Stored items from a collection
◇ ◇ ◇ ◇
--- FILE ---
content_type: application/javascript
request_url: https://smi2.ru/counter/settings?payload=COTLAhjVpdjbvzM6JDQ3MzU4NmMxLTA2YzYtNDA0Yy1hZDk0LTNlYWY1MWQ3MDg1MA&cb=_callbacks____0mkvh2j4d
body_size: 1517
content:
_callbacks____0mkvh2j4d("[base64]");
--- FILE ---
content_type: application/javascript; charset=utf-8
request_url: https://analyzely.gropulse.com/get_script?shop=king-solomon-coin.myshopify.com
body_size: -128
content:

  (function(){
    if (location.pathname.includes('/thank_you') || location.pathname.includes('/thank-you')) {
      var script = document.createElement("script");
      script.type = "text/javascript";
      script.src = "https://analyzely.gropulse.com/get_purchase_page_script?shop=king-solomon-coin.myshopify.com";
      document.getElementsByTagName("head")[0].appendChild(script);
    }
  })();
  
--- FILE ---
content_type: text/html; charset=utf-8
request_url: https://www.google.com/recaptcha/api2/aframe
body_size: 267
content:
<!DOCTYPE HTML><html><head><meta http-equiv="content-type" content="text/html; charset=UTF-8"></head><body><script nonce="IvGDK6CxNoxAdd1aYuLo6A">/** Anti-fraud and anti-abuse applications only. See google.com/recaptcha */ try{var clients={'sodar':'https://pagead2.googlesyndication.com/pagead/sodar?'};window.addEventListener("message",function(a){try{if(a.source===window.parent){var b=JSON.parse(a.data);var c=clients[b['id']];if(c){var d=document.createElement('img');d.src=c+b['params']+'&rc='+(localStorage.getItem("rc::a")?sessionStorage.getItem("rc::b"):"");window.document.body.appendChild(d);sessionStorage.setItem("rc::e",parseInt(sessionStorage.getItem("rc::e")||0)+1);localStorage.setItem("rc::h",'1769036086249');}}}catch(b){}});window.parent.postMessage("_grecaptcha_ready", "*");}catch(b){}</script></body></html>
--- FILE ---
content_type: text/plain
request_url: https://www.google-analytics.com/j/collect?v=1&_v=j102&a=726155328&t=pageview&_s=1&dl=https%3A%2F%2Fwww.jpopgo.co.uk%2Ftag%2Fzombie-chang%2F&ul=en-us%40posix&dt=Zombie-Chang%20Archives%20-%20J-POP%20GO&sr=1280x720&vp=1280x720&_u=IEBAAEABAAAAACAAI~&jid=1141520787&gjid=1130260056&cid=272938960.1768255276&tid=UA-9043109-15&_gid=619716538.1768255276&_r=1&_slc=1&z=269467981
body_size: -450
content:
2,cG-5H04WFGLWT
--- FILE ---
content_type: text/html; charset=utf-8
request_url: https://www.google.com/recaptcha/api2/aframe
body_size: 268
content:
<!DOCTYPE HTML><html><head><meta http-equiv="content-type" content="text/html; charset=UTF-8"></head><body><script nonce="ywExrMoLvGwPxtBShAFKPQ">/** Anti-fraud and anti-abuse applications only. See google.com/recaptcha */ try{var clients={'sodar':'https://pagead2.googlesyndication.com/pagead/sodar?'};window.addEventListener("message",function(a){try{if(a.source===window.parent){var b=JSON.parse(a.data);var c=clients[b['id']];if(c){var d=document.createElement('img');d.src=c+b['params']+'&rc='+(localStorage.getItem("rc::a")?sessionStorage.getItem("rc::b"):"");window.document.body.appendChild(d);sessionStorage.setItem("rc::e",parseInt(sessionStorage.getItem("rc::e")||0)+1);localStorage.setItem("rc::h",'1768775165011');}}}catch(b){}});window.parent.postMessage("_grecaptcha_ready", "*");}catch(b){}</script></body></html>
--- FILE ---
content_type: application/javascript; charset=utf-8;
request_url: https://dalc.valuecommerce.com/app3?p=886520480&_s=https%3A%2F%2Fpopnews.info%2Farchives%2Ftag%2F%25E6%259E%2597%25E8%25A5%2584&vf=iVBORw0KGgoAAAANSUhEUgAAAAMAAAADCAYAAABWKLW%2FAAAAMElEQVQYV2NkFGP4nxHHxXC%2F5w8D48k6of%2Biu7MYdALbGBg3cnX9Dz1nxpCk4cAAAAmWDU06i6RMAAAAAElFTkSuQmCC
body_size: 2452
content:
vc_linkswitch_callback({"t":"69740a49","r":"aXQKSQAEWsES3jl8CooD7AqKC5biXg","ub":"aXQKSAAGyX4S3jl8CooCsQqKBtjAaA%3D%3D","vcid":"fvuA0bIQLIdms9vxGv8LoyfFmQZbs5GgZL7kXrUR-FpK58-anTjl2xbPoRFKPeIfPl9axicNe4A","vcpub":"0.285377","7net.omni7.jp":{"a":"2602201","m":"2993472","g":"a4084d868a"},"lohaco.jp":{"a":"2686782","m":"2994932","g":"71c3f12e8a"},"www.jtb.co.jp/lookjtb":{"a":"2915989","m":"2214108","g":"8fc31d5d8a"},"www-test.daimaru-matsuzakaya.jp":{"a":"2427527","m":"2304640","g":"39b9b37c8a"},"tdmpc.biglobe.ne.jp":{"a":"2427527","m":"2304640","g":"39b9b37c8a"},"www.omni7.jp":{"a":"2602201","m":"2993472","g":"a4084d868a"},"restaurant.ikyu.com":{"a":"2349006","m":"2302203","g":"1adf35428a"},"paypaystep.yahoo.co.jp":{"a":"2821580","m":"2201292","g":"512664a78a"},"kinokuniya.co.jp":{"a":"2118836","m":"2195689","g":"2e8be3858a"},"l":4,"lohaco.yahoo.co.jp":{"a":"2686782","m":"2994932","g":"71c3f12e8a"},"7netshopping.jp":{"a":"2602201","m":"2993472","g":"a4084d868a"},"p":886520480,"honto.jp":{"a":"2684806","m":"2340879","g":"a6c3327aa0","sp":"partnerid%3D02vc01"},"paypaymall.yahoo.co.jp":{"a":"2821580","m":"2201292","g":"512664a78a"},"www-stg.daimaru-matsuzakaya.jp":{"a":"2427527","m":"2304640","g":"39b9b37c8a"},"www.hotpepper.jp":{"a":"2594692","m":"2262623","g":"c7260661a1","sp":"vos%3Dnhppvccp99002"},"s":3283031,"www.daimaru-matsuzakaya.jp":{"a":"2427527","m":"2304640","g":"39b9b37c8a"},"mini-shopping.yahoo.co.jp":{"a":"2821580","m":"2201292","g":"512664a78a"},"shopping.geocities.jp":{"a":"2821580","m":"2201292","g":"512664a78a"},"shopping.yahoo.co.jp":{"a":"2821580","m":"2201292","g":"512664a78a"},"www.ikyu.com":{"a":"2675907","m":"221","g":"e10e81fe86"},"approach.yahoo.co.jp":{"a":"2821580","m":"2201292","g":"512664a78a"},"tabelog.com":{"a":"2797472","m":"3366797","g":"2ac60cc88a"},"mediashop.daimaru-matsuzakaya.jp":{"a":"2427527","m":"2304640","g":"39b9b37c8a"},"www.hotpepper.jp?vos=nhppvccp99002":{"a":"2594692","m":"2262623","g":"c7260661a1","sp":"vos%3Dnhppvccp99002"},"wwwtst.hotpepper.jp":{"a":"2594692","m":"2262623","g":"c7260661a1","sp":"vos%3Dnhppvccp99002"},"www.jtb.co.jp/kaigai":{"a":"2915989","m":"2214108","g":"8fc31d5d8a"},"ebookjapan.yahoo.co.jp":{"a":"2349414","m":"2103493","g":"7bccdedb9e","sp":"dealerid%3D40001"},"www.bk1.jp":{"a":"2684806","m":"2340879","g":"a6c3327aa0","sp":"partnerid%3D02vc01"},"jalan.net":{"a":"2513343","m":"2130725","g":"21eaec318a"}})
◇ ◇ ◇ ◇
▸ Assignment
The answer must be every line from the entries above that holds the string "king".

▸ Exercise solution
request_url: https://analyzely.gropulse.com/get_script?shop=king-solomon-coin.myshopify.com
      script.src = "https://analyzely.gropulse.com/get_purchase_page_script?shop=king-solomon-coin.myshopify.com";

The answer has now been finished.